▶ To do
1 – From the pramfs discussion, write out the passage starting at "Re: [PATCH 01/17]" and ending at "facility (x86 does).".
2 – Answer these questions from the pramfs discussion:
(a) Which architecture does Marco Stornelli name as providing hardware write protection for the data?
(b) Besides its checksum, what does pramfs have for the superblock?
(c) According to Tony Luck, without a fsck option, what is the only recovery option?

▶ Selected passage

BEGIN

Re: [PATCH 01/17] pramfs: documentation

[Marco Stornelli]

2011/1/10 Pavel Machek <pavel@ucw.cz>:
>> On 07/01/2011 22:59, Tony Luck wrote:
>> > On Fri, Jan 7, 2011 at 12:30 PM, Marco Stornelli
>> > <marco.stornelli@gmail.com> wrote:
>> >> constraint). About the errors: pramfs does not maintain file data in the
>> >> page caches for normal file I/O, so no writeback, the read/write
>> >> operation are done with direct io and they are always sync. The data are
>> >> write protected in hw when the arch provide this facility (x86 does).
>> >> Inode contains a checksum and when there are problems they are marked as
>> >> bad. Superblock contains checksum and there is a redundant superblock.
>> >
>> > But you can still get pramfs inconsistencies if the system crashes at an
>> > inopportune moment. E.g. when making files you write the new inode to
>> > pramfs, and then you insert the entry into the directory. A crash between
>> > these two operations leaves an allocated inode that doesn't appear in
>> > any directory.  Without a fsck option, it will be hard to see that you have
>> > this problem, and your only recovery option is to wipe *all* files by making
>> > a new filesystem.
>>
>> Is it a problem if you lost some logs? However do you expect that fsck
>> in this case will drop the inode?
>
> Ask it the other way around.

END

▶ Extracted entries
BEGIN

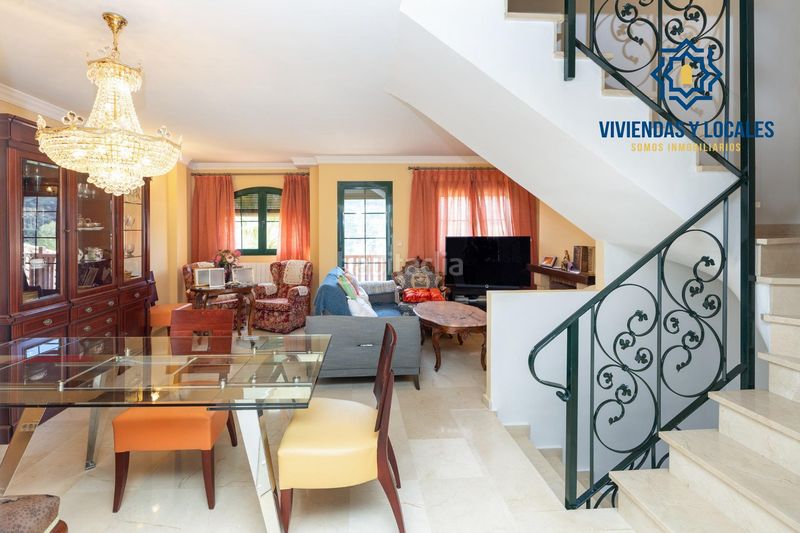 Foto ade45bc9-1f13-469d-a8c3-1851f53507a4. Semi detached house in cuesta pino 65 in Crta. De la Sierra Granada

END
BEGIN

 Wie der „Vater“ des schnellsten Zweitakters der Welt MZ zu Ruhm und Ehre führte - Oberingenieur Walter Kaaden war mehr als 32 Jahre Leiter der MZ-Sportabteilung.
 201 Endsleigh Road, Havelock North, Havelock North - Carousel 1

END

▶ Answers below
1 –
Re: [PATCH 01/17] pramfs: documentation

[Marco Stornelli]

2011/1/10 Pavel Machek <pavel@ucw.cz>:
>> On 07/01/2011 22:59, Tony Luck wrote:
>> > On Fri, Jan 7, 2011 at 12:30 PM, Marco Stornelli
>> > <marco.stornelli@gmail.com> wrote:
>> >> constraint). About the errors: pramfs does not maintain file data in the
>> >> page caches for normal file I/O, so no writeback, the read/write
>> >> operation are done with direct io and they are always sync. The data are
>> >> write protected in hw when the arch provide this facility (x86 does).

2 –
(a) x86
(b) A redundant superblock
(c) Wiping all files by making a new filesystem